Aristóteles Romero

Personal information
- Full name: Hermes Aristóteles Romero Espinoza
- Date of birth: 18 October 1995 (age 29)
- Place of birth: Calabozo, Guárico, Venezuela
- Height: 1.84 m (6 ft 0 in)
- Position(s): Midfielder

Senior career*
- Years: Team / Apps / (Gls)
- 2013–2015: Carabobo / 10 / (1)
- 2014–2015: → Monagas (loan)
- 2015: Deportivo Lara / 16 / (0)
- 2016: Carabobo / 10 / (0)
- 2016–2017: Mineros / 34 / (3)
- 2017–2021: Crotone / 8 / (0)
- 2018: → Ankaran Hrvatini (loan) / 10 / (1)
- 2019: → Rayo Majadahonda (loan) / 5 / (0)
- 2019–2020: → Partizani Tirana (loan) / 14 / (0)
- 2022: Deportivo Lara / 2 / (0)
- 2022: Partizani Tirana / 2 / (0)

International career^{‡}
- 2017–: Venezuela / 4 / (0)

= Aristóteles Romero =

Venezuelan footballer (born 1995)

Hermes Aristóteles Romero Espinoza (born 18 October 1995) is a Venezuelan footballer who plays as a midfielder.

== Club career ==
Aristotle began his career at Carabobo FC. He had a loan stint with Monagas Sport Club, before returning to Carabobo. He then moved to Cabudaren club ACD Lara. In June 2016 he signed on with Mineros de Guayana, becoming a regular in the team from Puerto Ordaz.
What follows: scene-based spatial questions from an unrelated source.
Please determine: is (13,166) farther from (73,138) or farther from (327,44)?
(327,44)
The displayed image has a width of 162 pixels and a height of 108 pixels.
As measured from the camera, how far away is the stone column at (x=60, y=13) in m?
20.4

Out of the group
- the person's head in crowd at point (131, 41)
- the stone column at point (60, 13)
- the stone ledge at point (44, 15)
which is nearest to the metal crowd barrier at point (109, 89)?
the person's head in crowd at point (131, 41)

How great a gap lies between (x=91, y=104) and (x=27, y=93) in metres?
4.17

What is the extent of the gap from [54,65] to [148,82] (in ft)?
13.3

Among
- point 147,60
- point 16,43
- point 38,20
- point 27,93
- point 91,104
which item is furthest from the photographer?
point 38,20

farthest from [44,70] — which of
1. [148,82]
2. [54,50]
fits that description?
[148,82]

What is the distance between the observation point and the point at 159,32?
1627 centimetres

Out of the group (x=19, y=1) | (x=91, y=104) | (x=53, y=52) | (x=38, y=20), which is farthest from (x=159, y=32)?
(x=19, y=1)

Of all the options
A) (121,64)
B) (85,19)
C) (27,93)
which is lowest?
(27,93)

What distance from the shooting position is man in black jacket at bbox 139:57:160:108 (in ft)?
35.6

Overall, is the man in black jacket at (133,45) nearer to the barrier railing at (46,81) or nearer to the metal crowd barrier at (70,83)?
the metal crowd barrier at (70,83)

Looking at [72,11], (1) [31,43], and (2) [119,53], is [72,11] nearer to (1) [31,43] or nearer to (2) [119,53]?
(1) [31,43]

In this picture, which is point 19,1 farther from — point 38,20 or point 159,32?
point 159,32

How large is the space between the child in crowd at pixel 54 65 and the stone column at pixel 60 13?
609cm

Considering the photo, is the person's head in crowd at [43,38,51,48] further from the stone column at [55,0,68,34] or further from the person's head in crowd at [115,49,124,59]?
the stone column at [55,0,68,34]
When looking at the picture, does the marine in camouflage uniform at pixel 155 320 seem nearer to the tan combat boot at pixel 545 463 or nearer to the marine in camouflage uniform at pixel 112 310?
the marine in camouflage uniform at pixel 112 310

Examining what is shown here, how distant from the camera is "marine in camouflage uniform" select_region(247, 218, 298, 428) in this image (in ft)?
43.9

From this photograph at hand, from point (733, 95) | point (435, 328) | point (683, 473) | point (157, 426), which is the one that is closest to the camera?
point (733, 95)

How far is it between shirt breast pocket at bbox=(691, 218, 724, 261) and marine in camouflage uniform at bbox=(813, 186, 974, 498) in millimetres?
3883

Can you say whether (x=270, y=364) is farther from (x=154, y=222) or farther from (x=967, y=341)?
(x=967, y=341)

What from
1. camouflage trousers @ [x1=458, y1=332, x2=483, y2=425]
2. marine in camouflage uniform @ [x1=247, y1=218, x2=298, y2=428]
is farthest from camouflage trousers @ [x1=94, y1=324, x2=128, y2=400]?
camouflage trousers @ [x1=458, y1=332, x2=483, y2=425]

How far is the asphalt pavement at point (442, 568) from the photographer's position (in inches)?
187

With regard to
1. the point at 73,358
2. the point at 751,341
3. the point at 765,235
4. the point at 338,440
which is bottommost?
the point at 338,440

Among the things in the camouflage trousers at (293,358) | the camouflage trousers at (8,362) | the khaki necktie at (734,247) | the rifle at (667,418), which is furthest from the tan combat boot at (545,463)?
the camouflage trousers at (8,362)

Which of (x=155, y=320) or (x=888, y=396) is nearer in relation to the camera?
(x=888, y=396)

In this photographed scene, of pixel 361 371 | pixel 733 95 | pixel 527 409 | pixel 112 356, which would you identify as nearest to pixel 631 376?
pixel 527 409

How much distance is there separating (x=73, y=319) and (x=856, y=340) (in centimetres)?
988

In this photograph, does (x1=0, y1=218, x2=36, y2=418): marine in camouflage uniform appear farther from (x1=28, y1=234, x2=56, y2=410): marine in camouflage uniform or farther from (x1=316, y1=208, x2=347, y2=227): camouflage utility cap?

On 31 January 2019, he joined Spanish club Rayo Majadahonda on loan until the end of the 2018–19 season.

==International career==
He was called up to the Venezuela national football team in September 2016. He, however, did not break into the first team for the 2018 FIFA World Cup qualification (CONMEBOL) matches against Brazil and Uruguay.